Coincidentally, ‘Snow Brigade’ bore comparison with one of my favourite bands of recent times, Snow Patrol, sharing not just a fascination for forming collectives interested in looking after snow, but also for delicate melodies shrouded in razor-edged guitar, as well as the odd dodgy song title. Check out opener ‘Am I Wry? No’ for a prime example of all of the above.
Vocalist Jonas Bjerre is reminiscent of long lost AOR legends The Outfield (a comparison of no use to anyone except my brother, so let’s hope he reads this) and his voice soars throughout this album, none more so than on the fantastic ‘156’ and its glorious, ever-altering bridge and repeated ‘Don’t you just love goodbyes’ refrain, which persists with the Snow Patrol references, being similar in mood and style to that band’s ‘One Night Is Not Enough’.

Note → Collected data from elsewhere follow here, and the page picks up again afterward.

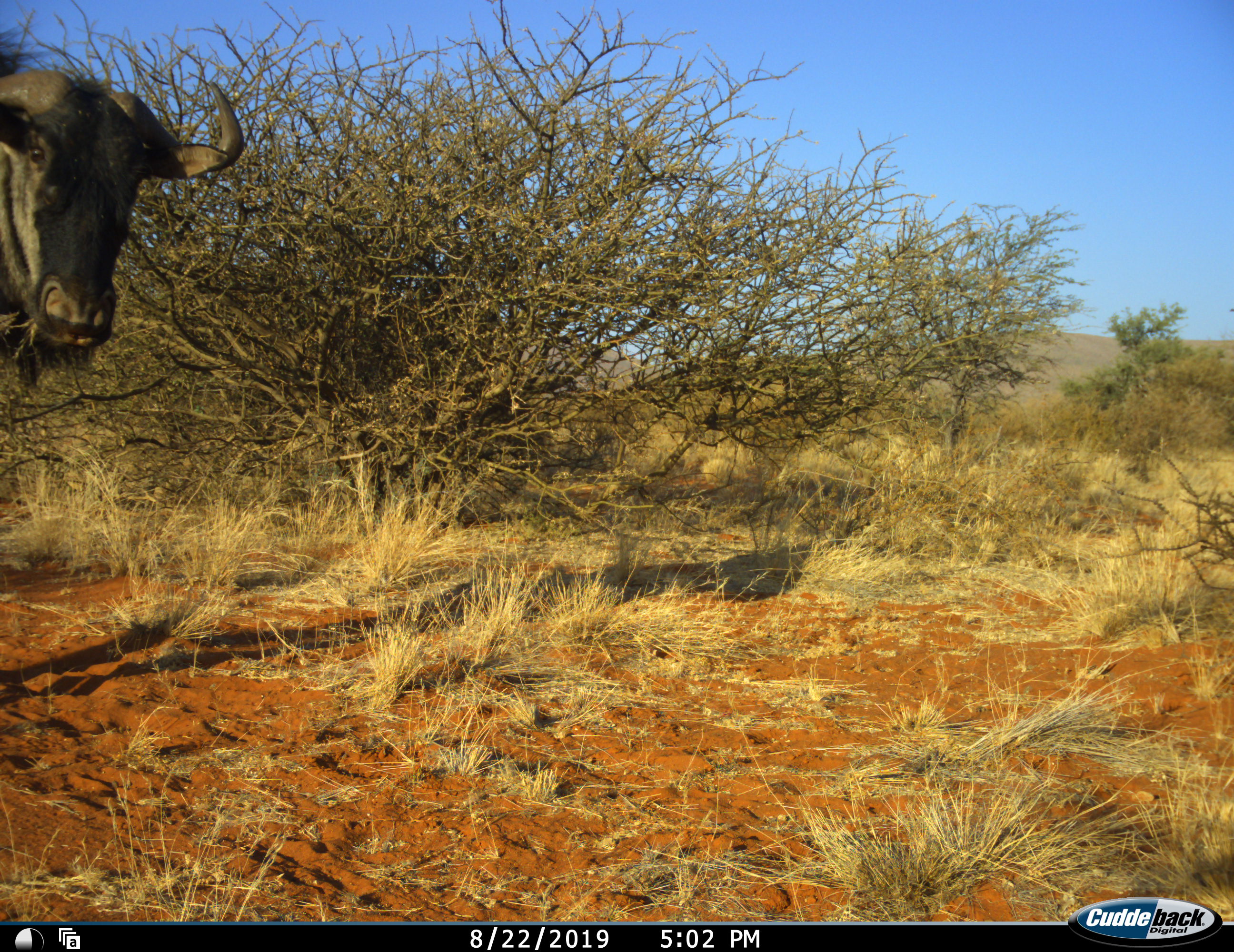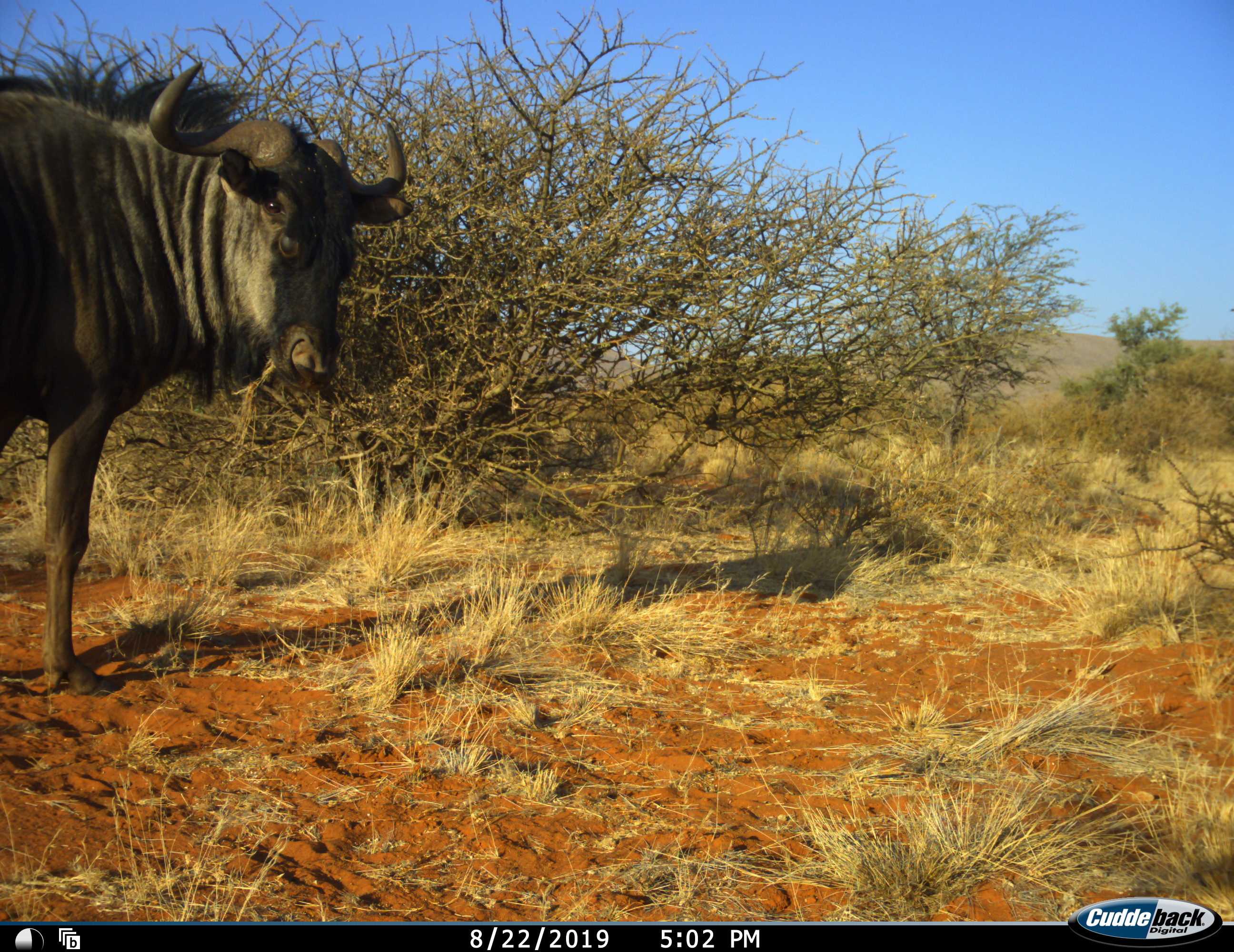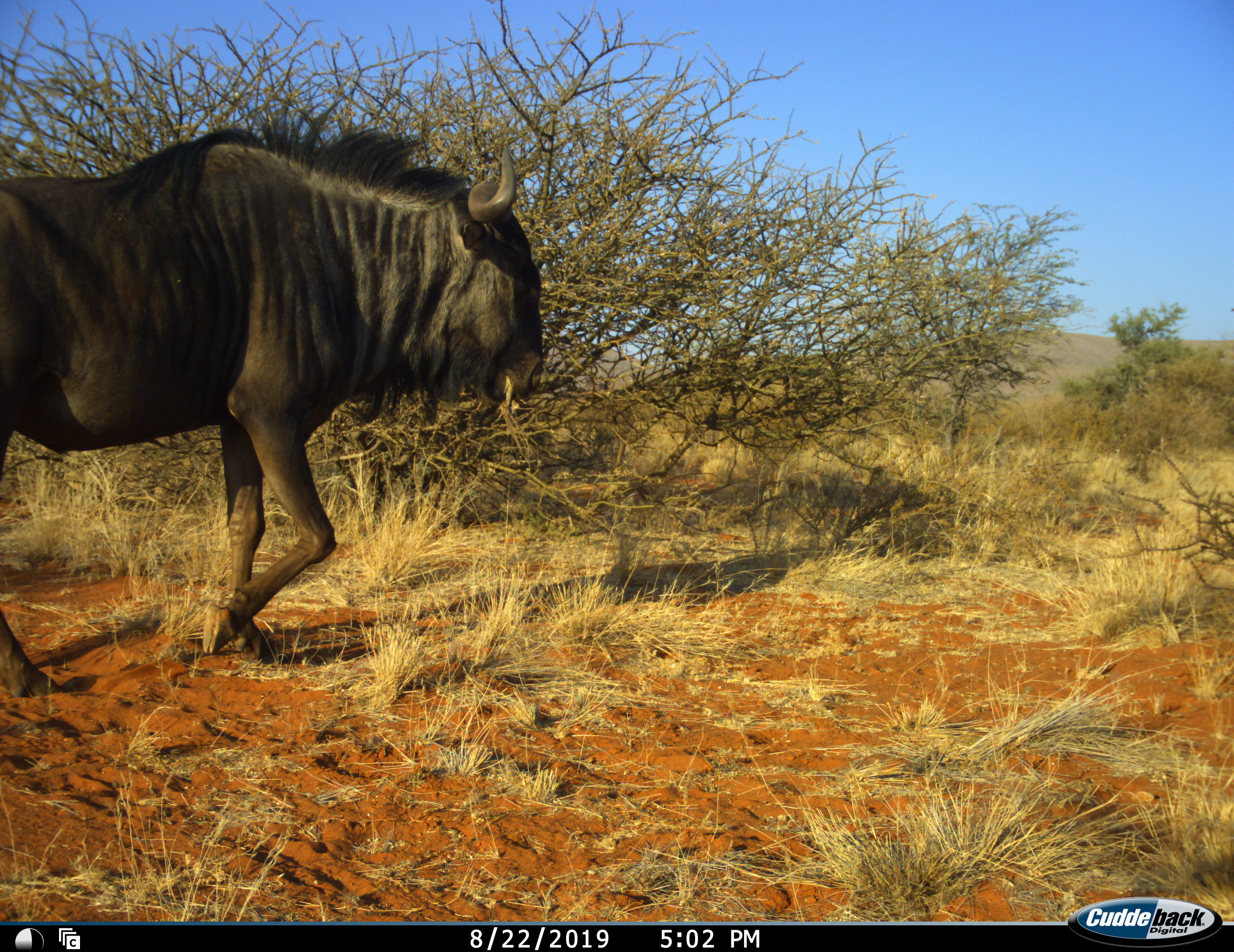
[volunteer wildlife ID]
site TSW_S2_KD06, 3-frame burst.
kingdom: Animalia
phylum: Chordata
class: Mammalia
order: Artiodactyla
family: Bovidae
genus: Connochaetes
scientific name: Connochaetes taurinus taurinus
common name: blue wildebeest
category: wildebeestblue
Wildebeestblue (blue wildebeest) (Connochaetes taurinus taurinus), count 1. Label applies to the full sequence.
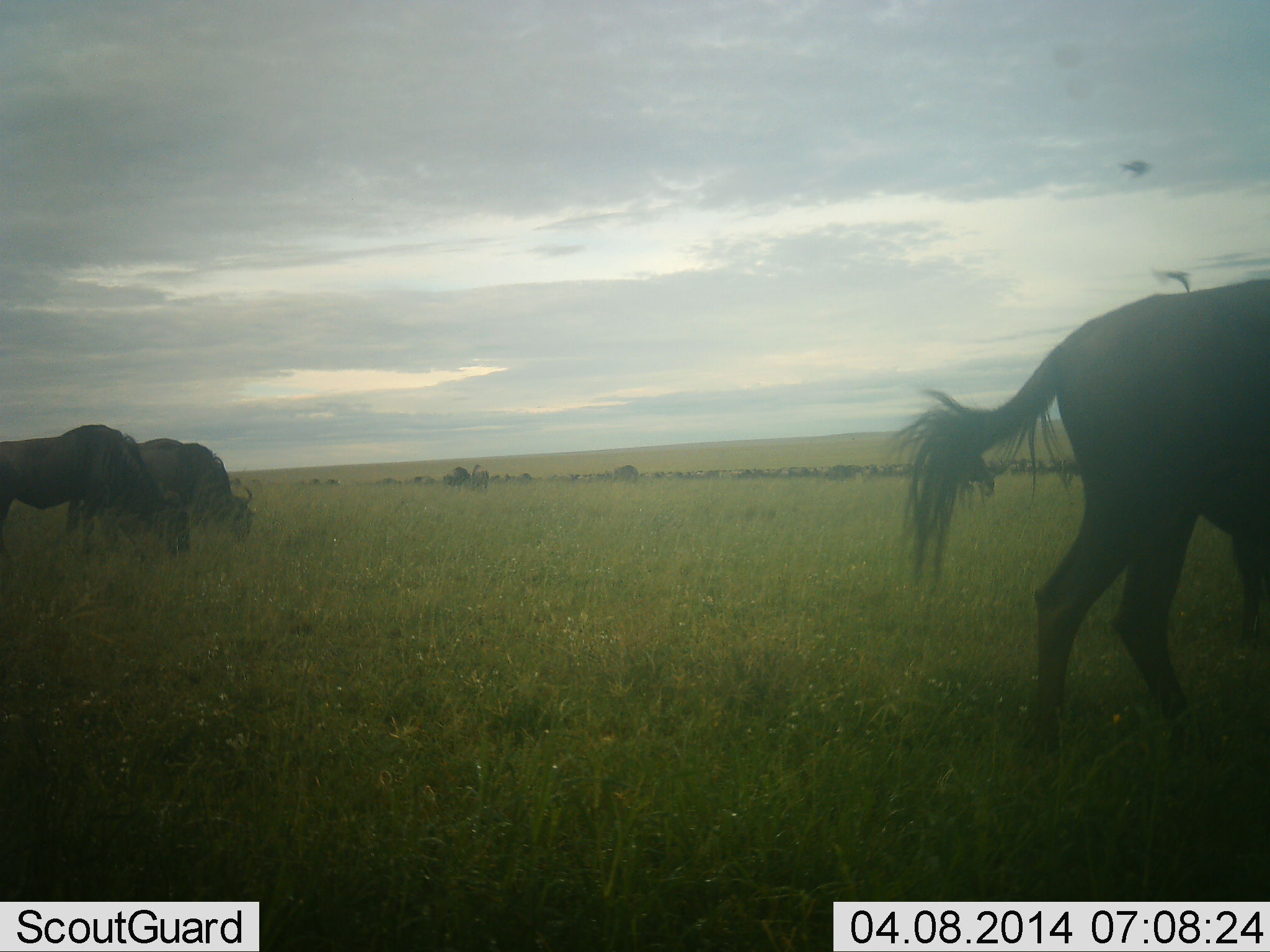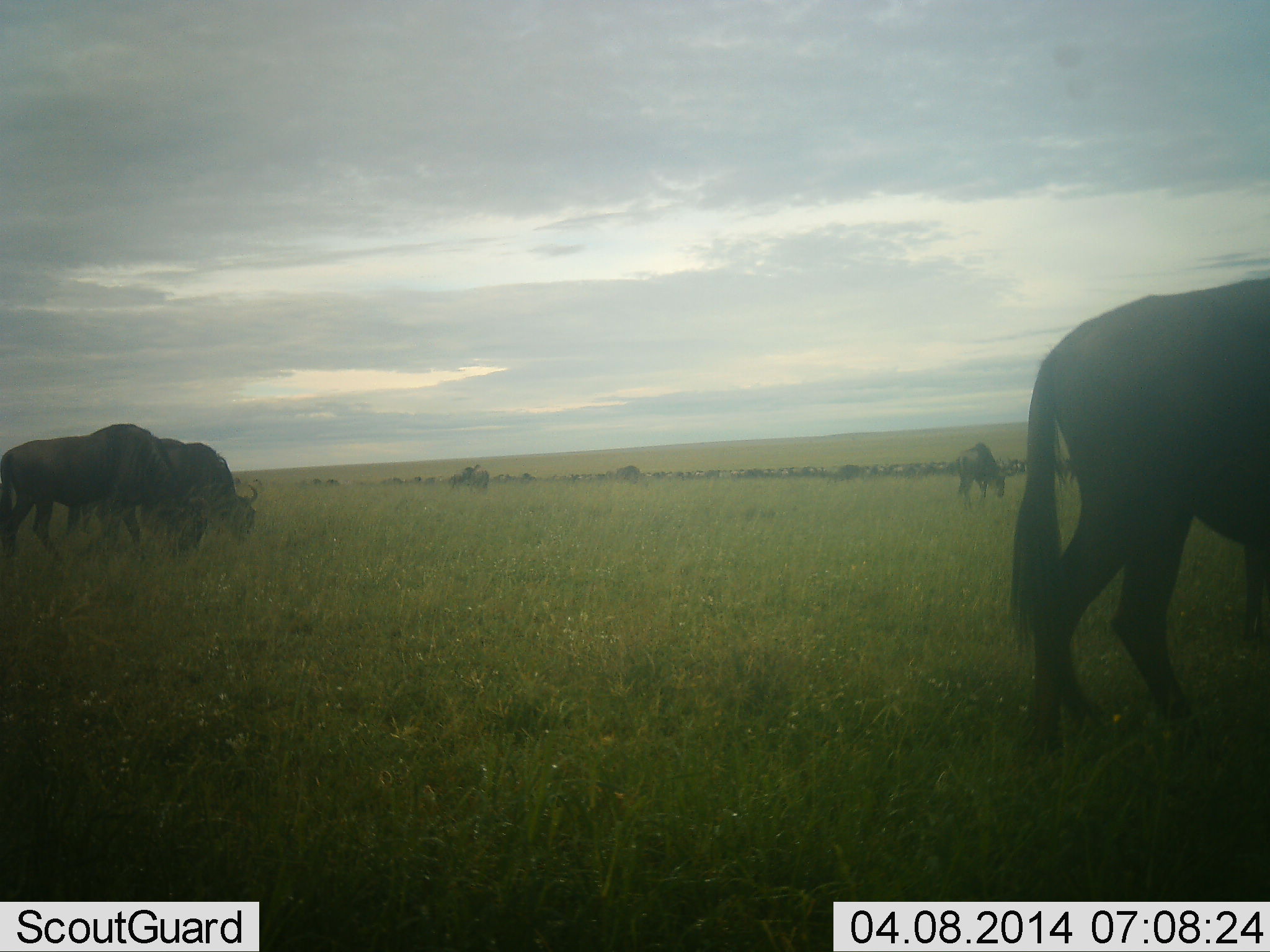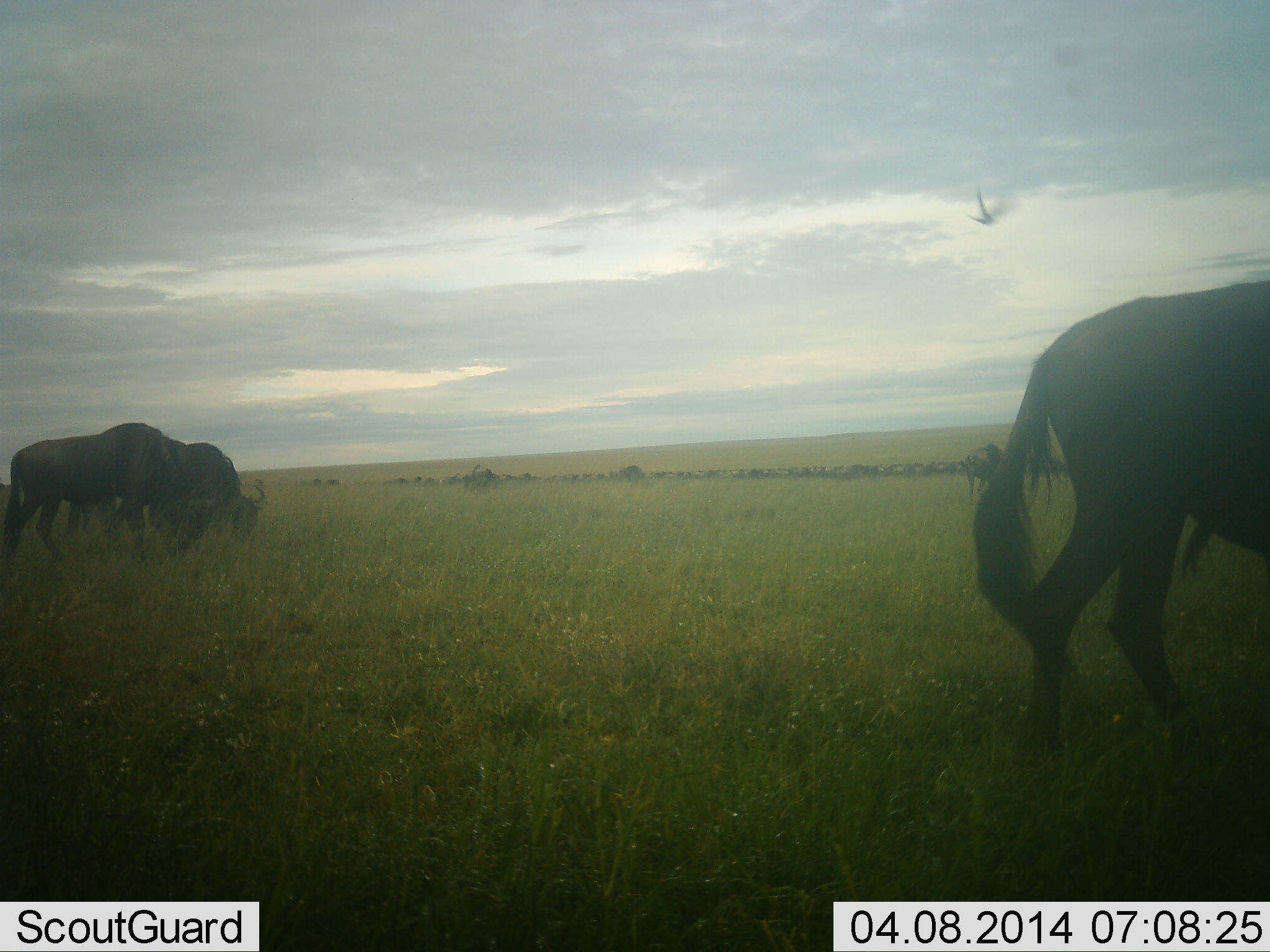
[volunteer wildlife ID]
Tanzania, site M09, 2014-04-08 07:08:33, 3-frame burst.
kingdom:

‘Frengers’ is a lush sounding album, full of layer upon layer of instrumentation and yet it doesn’t feel over-produced. On first listen this may seem to bury the melodies a little but as you play it again (and again) the album grows and you find yourself humming extracts days later. However, given the oft-times obtuse song titles, it might not always be instantly clear to work out which song you’ve just remembered. For reference though, if it isn’t one of the three songs already name-checked, chances are it will be from the splendid ‘Eight Flew Over, One Was Destroyed’ (see what I mean about the titles) or the juddering ‘She Spider’.
All told, a promising debut from the Danes.